[[ Reading text open ]]

Organ regeneration specialist Biostage (NSDQ:BSTG), formerly know as Harvard Apparatus Regenerative Technology, announced that it will offer $5 million worth of common stock May 19 to fund its ongoing R&D efforts.
BSTG shares closed down -3.5% at $1.65 apiece yesterday on the news.
The offering comes on the heels of word that the Holliston, Mass.-based company successfully regenerated part of an esophagus in a pre-clinical collaboration with the Mayo Clinic. During an animal study, full regeneration of the esophagus apparently occurred in 2.
Biostage’s Cellspan esophageal implants consist of “proprietary biocompatible synthetic scaffold seeded with the recipient animal’s own stem cells,” the company said in a press release. The scaffold was removed via the animal’s mouth in a non-surgical procedure. Previous efforts at organ regeneration have used non-retrievable implants, which resulted in an immune response from the body, the company said.
“Beyond the unparalleled evidence of tissue regeneration, we are also very encouraged that there has been no evidence of leakage or infection at the surgery sites in any of the animals studied so far. Such issues pose regular and life-threatening dangers for esophageal cancer patients surgically treated with the existing standards of care. These results represent a dramatic step forward in our quest to bring new solutions to patients with life-threatening conditions,” chief medical officer Dr. Saverio La Fancesca said in prepared remarks.
The company believes the pre-clinical data are sufficient to commence Good Clinical Laboratory studies, which a precursor to filling an Investigative New Drug application with the FDA. Biostage said it plans to finalize its IND application by the end of the year.
Biostage last week reported a net loss of -$2.5 million for the 1st quarter of 2016. The company did not earn any revenues, and had quarterly R&D expenses of $1.4 million. Its cash holding are worth $4.8 million.

[[ Reading text closed ]]

» Actions to take
- A) According to the Biostage article, what net loss did the company report for the first quarter of 2016?
- B) From the Biostage article, extract the text between "The offering comes" and "occurred in 2.", inclusive.
- C) Condense the paragraph of the Biostage article that begins "Biostage’s Cellspan esophageal implants" into a short bulleted list that keeps its main facts.
The listing that follows comes from a separate source.

[[ Study material open ]]

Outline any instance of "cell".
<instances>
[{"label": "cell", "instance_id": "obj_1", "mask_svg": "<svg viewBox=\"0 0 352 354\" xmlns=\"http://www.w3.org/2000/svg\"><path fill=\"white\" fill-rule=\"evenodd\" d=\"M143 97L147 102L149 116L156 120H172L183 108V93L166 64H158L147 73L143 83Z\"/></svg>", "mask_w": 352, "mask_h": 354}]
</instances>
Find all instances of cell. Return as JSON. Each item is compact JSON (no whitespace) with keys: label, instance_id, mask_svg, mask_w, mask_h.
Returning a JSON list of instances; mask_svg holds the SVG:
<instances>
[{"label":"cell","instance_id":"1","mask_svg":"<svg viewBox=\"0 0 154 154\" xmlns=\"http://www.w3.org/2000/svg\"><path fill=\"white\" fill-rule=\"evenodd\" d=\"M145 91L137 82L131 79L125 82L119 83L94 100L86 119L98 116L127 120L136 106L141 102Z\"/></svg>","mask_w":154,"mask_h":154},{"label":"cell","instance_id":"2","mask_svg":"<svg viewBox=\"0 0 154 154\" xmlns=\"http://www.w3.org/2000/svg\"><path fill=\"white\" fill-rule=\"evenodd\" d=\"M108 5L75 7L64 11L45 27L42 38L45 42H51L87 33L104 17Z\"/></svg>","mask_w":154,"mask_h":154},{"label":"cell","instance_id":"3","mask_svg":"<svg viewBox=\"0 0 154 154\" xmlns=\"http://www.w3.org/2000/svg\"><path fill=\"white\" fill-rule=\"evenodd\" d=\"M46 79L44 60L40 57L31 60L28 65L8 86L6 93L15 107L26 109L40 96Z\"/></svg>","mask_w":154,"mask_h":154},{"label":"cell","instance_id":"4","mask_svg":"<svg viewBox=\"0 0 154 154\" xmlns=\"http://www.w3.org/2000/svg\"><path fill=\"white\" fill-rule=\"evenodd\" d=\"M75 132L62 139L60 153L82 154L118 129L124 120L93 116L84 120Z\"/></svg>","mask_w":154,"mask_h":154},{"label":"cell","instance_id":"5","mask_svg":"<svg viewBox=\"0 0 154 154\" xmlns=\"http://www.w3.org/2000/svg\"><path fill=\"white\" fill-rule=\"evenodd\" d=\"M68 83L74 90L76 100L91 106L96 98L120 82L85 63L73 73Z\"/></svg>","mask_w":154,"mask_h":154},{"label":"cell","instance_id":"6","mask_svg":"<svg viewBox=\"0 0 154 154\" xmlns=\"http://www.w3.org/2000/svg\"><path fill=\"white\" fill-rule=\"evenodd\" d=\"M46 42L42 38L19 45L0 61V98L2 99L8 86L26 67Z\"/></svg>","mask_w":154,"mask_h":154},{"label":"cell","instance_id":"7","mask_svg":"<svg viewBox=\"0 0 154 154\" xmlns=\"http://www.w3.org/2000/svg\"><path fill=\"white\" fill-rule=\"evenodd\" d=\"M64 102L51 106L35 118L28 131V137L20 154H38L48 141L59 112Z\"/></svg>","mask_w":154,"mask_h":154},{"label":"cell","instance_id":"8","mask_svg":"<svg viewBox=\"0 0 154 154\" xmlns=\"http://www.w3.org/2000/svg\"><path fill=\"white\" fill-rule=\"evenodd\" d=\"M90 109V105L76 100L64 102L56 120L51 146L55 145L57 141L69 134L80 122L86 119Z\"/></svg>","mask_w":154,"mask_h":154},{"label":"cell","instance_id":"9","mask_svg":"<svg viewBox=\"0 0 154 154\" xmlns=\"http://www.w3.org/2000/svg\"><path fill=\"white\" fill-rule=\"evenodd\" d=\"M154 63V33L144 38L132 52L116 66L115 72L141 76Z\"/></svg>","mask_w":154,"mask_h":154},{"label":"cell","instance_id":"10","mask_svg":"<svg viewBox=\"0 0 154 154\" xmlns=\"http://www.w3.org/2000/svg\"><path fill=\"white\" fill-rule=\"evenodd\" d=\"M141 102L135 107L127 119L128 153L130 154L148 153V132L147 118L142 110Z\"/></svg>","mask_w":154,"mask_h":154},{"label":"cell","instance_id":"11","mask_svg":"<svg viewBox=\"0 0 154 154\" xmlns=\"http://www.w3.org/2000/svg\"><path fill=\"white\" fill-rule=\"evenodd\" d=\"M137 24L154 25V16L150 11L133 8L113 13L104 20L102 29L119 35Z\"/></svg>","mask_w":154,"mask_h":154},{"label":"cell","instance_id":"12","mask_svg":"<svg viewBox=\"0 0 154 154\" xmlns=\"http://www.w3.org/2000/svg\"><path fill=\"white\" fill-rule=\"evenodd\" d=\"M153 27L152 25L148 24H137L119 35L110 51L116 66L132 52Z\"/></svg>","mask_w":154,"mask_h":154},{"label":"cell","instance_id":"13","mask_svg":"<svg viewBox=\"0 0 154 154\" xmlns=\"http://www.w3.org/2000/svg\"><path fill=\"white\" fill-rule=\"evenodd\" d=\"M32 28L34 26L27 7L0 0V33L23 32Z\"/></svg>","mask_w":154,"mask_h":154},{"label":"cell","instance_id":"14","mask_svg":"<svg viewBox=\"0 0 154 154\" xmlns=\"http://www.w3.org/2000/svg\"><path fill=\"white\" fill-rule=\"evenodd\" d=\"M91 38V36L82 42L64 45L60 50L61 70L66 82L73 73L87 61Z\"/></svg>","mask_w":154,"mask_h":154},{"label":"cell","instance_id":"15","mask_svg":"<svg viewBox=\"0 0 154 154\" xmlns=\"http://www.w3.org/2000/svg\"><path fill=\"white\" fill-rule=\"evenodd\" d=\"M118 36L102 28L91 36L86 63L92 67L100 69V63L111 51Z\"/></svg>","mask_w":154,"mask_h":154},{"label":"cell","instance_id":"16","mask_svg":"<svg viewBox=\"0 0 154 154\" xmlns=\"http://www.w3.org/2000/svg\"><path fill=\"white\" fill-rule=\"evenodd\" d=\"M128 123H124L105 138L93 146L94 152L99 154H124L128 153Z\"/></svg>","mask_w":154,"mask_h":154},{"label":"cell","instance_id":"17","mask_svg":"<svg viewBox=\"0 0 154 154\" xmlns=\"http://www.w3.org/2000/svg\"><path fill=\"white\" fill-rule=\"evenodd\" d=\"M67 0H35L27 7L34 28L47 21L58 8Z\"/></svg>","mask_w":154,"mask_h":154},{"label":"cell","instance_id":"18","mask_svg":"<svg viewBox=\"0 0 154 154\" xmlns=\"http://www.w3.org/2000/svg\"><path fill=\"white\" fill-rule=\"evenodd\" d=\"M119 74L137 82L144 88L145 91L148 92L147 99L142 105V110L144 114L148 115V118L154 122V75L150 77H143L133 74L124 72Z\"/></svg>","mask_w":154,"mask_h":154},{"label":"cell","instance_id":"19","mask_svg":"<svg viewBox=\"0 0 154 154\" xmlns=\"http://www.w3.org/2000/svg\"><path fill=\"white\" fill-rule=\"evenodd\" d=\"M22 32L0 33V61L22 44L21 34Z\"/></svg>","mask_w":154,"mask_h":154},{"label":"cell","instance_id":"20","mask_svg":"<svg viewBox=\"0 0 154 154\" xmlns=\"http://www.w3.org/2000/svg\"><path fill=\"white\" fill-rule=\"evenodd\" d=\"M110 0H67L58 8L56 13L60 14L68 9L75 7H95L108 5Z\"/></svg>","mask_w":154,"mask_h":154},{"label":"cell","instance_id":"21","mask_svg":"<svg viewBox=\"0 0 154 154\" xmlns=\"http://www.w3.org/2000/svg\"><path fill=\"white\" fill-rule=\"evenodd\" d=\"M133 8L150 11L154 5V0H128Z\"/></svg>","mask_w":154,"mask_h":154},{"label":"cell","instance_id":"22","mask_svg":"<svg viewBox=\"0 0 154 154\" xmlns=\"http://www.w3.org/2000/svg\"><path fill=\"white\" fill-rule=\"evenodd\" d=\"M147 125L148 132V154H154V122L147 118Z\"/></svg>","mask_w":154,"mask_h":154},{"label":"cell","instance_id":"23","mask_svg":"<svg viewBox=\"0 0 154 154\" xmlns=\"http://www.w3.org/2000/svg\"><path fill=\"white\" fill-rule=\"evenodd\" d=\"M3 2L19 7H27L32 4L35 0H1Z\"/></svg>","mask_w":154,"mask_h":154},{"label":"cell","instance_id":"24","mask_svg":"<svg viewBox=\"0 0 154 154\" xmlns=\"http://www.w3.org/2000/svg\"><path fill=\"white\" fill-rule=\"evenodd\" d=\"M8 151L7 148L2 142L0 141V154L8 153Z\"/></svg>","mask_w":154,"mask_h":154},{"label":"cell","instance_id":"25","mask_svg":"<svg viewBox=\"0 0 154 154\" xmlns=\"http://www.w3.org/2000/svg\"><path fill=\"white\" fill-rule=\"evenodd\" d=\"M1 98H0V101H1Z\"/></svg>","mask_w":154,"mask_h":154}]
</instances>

[[ Study material closed ]]

» Your responses
- A) A net loss of $2.5 million.

- B)
The offering comes on the heels of word that the Holliston, Mass.-based company successfully regenerated part of an esophagus in a pre-clinical collaboration with the Mayo Clinic. During an animal study, full regeneration of the esophagus apparently occurred in 2.

- C)
- Cellspan esophageal implants consist of a proprietary biocompatible synthetic scaffold seeded with the recipient animal's own stem cells.
- The scaffold was removed through the animal's mouth in a non-surgical procedure.
- According to the company, earlier organ-regeneration efforts used non-retrievable implants, which caused an immune response.